Classes resume at Hillcrest on Aug. 24 and at Morning Son on Sept. 8.

Hoganson said the Norwegian students from the Danielsen School in Bergen, Norway will not be returning to campus this year for the first time in over 30 years. The Norwegian government has canceled all study abroad programs for their high schools and universities. They are committed to returning in the fall of 2021. 

“We will likely see a lower international enrollment overall this year due to COVID-19 travel restrictions,” Hoganson said. “We hope international students will be able to join us as travel opportunities open up. Until then, we are offering distance learning opportunities for students who cannot be on campus. 

Despite the precautions planned, state officials are expecting COVID-19 to find its way into schools

“We know that there will be cases of COVID-19 in our schools and the key will be how well we can identify that, assess that and control that right away,” Department of Health Commissioner Jan Malcolm said.

Malcolm pointed out that if there is a case of COVID-19 in a school, a saliva test will be given and within 24 to 48 hours the school would have the results.

Malcolm said the data collected on COVID-19 suggests that younger children are not as susceptible as other age groups.

In speaking to Minnesota’s student body, Walz promised that their safety was of the uppermost importance.

“When we think about this decision we are very, very clear about our goals – your safety and the ability to get you into classrooms to learn,” Walz said.

The governor, who himself was an educator for more than two decades, also addressed teachers.

“Our pledge to you in this decision-making process is to make sure that we give you the tools necessary to deliver what you need to deliver in the safest most effective manner. That is going to mean making sure that we are testing extensively in our schools and you can feel safe - to know if or when you have been exposed.”
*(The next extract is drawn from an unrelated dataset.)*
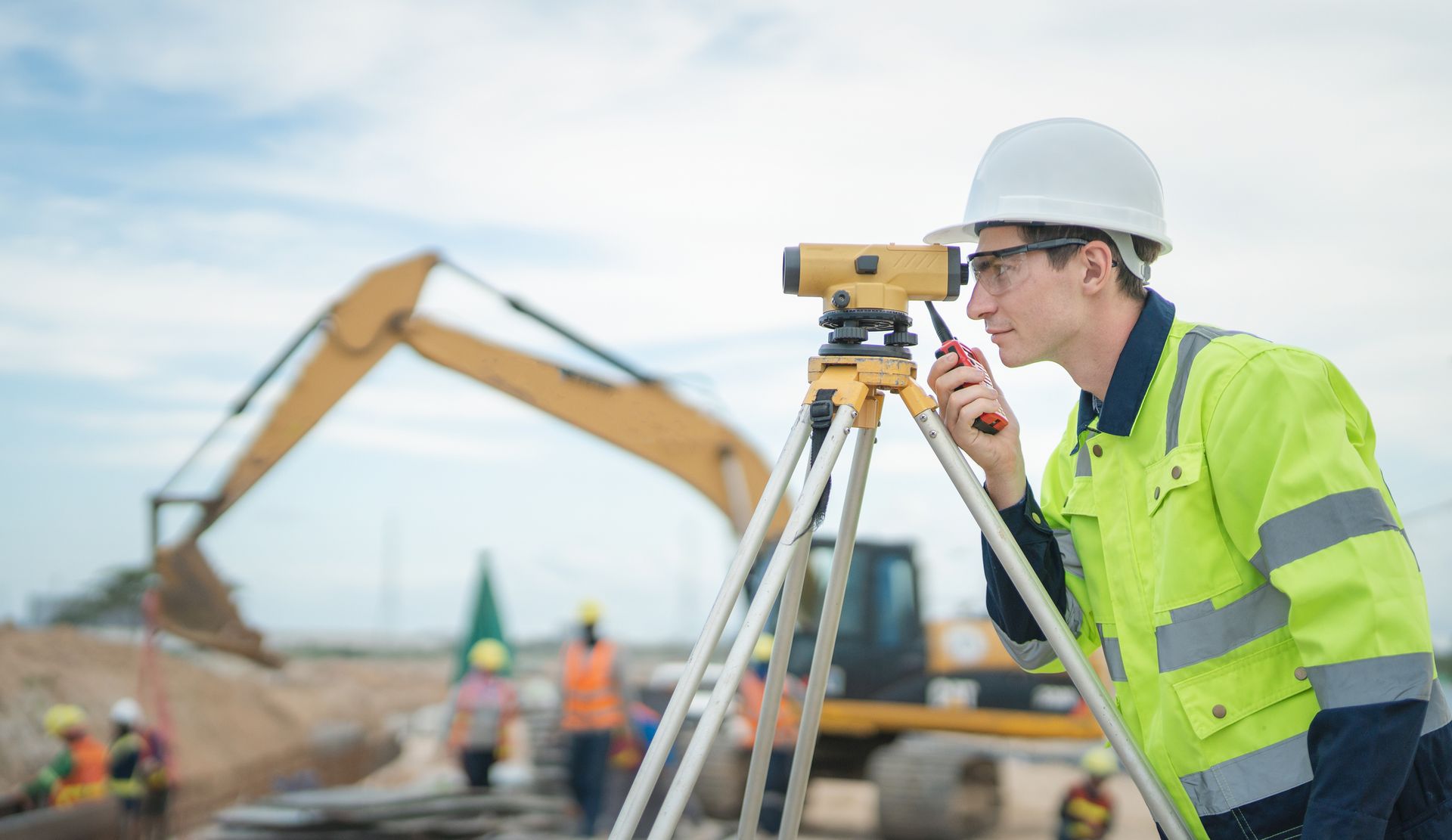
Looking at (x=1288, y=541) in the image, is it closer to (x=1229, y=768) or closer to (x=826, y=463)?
(x=1229, y=768)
Assistant Education Commissioner Heather Mueller said the MDE expects that approximately 181 school districts in the state will fall into the in-person school model while 230 will offer a combination of in-person elementary and hybrid learning for secondary students, 107 districts will go with hybrid learning for both elementary and secondary, approximately seven with a hybrid for elementary and distance learning for secondary and nine with distance learning for both.

The distance-learning model all districts followed last spring will continue to be offered this fall for parents who do not feel comfortable about sending their children back inside schools.

“This has been an incredibly emotional and difficult time for all of us,” said Flanagan, who has a school-aged daughter with asthma. “Every family is going to have to have those hard conversations but necessary conversations about weighing the risks.”